**Work to be completed:** Set down all of the data exactly. Pictures stay out of the copy.

►

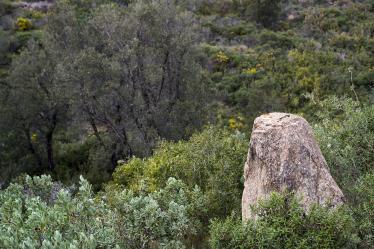 salir con niños en dolmenes y menhires
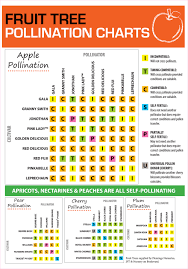 Fruit Tree Pollination Chart Fruit Tree Pollination Flower Power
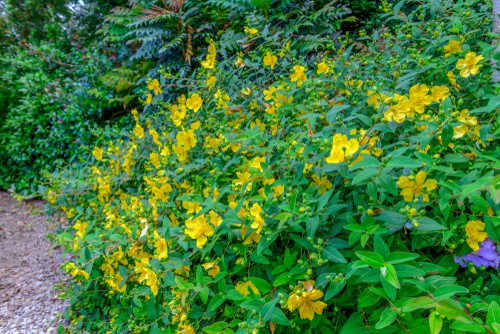 St John's Wort is an evergreen that you can prune regularly in order to maintain the size and shape that you prefer. It is a smaller, low-growing plant that will reach about 1.5 m in both heights and spread but as mentioned this can be contained if you so choose.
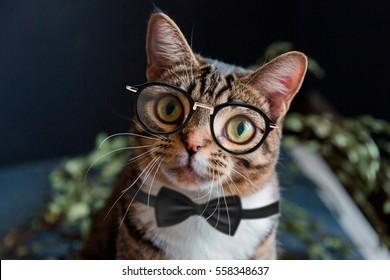 Scientist gentleman cat with glasses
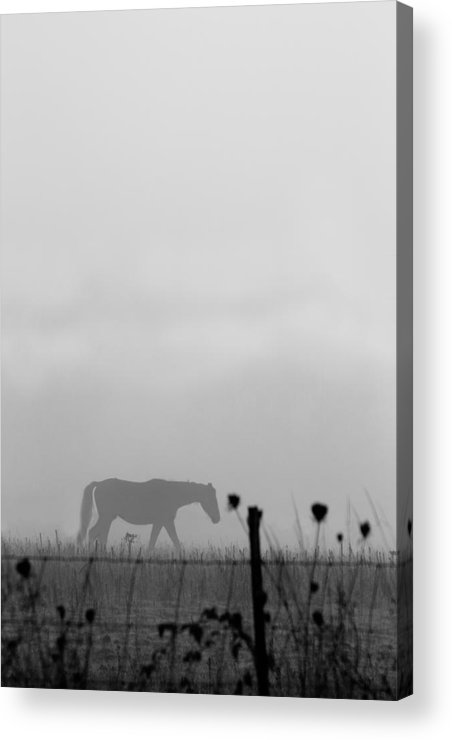 Horse Acrylic Print featuring the photograph Ghost Horse by Rebecca Cozart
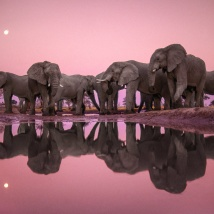 Lanting_Elephants_Twilight_003108-01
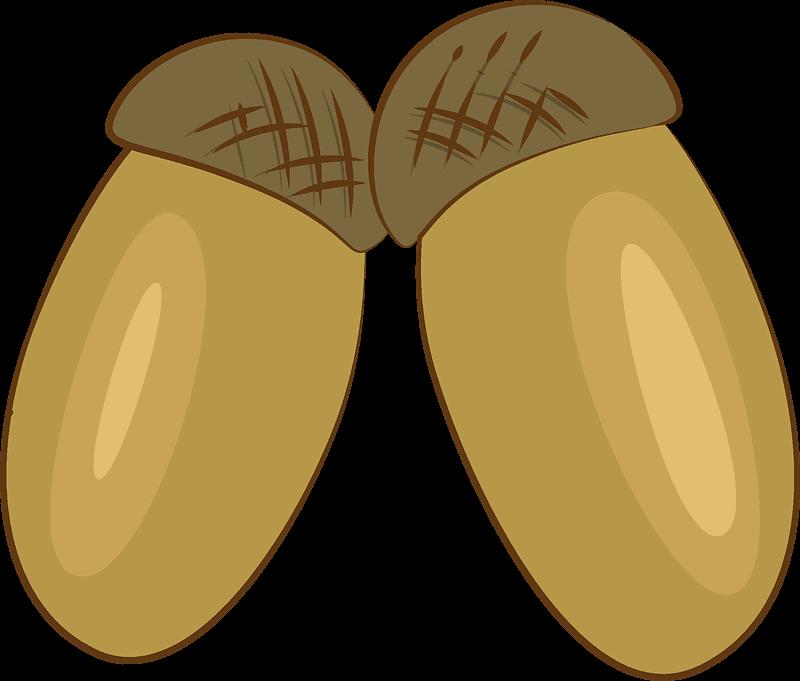 Acorn clipart transparent png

◄

**Reply:**
 salir con niños en dolmenes y menhires
 Fruit Tree Pollination Chart Fruit Tree Pollination Flower Power
 St John's Wort is an evergreen that you can prune regularly in order to maintain the size and shape that you prefer. It is a smaller, low-growing plant that will reach about 1.5 m in both heights and spread but as mentioned this can be contained if you so choose.
 Scientist gentleman cat with glasses
 Horse Acrylic Print featuring the photograph Ghost Horse by Rebecca Cozart
 Lanting_Elephants_Twilight_003108-01
 Acorn clipart transparent png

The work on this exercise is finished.